■ **PROVIDED PASSAGE**
To evaluate the performance of RCDD, the second group is conducted to compare RCDD with CCPRD which is the recurring concept drift detection method of CCP [4] under the framework of CAPLRD. That is, in CAPLRD, RCDD is replaced by CCPRD while the other codes remain the same.
To evaluate the performance of CAPLRD, the third group is conducted to compare CAPLRD with REDLLA and SPASC.
To evaluate the sensitiveness of \(\theta \) to CAPLRD, in the fourth group, the values of \(\theta \) is set as 0, 0.2, 0.4, 0.5, 0.6, 0.8, and 0.9, respectively.
In this paper, The size of the pool is unlimited. The unlabeled ratio is set as 0.9, which means 90% of labels are not available. These experiments are repeated 50 times for the synthetic datasets and 20 times for the real datasets. The parameters of CCPRD are set as follows: \(\theta =0.5\), \(Cmax=3\). The paired t-test at 95% confidence level has been conducted to detect whether the differences between our approach and other compared methods are statistically significant.
4.1 Datasets
In Table 1, the synthetic datasets of sea and cir are generated by MOA [18], the definition of sine is if \(a*sin(b*x_1+\theta )+c>x_2\), the label is 0, otherwise is 1. While the electricity dataset is collected from the Australia New South Wales electricity market, the weather dataset comes from an air force base with a 50-year time span and diverse weather patterns and the spam dataset is collected from various kinds of email about advertisements for products/web sites etc.
4.2 Experimental Results
From Table 2, it can be observed that the accumulative accuracy of CAPLRD based on SSLNE is significantly better than it based on self-training or tri-training in all synthetic and real datasets. These results illustrate that the transfer learning from historical classifiers can bring effective improvement for semi-supervised learning.
From Table 3, it can be observed that the accumulative accuracy of CAPLRD based on RCDD is better than it based on CCPRD on all the datasets, except slightly worse than on the weather dataset. The reason why RCDD is better than CCPRD may be that CCPRD uses the distance between the concept vector and the concept cluster to judge whether is it a recurring concept, which has a certain ambiguity. For CCPRD, the effect of the classifier corresponding to this concept is that the classification of current data chunk cannot be optimal. RCDD is to find a corresponding classifier with the highest classification accuracy in the ensemble model, so RCDD is more accurate than CCPRD detection.

■ **INSTRUCTION**
Extend the passage on the CAPLRD concept drift experiments by writing what follows its final sentence.

■ **RECORDED DATA**

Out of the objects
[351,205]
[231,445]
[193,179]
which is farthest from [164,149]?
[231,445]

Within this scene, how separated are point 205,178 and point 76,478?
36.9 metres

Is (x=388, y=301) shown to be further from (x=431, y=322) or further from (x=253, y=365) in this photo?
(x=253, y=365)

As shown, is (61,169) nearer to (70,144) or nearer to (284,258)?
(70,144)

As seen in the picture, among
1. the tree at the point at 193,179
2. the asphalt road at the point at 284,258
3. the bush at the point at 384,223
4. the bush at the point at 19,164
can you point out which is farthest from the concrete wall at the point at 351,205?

■ **WRITTEN RESPONSE**
From Table 4, it can be observed that CAPLRD achieves higher accumulative accuracy than SPASC and REDLLA on the synthetic datasets, and performs better than SPASC on real datasets. From Fig. 1, it can be observed that CAPLRD can track concept drifts more accurately, and recover to a high classification accuracy quickly on the first four datasets, REDLLA performs better than CAPLRD on the weather and spam datasets. The reason for this phenomenon may be that it is impossible to determine where the concept drift occurs for real data steams, and the artificially dividing the data streams to chunks may cause the current data chunk to be impure, that is it may contain other concepts.
Table 5 is about the influence of \(\theta \) on the CAPLRD algorithm when the value of \(\theta \) was set to 0, 0.2, 0.4, 0.5, 0.6, 0.8, and 0.9, respectively. From Table 5, it can be observed that the accumulative accuracy of CAPLRD is not sensitive to \(\theta \).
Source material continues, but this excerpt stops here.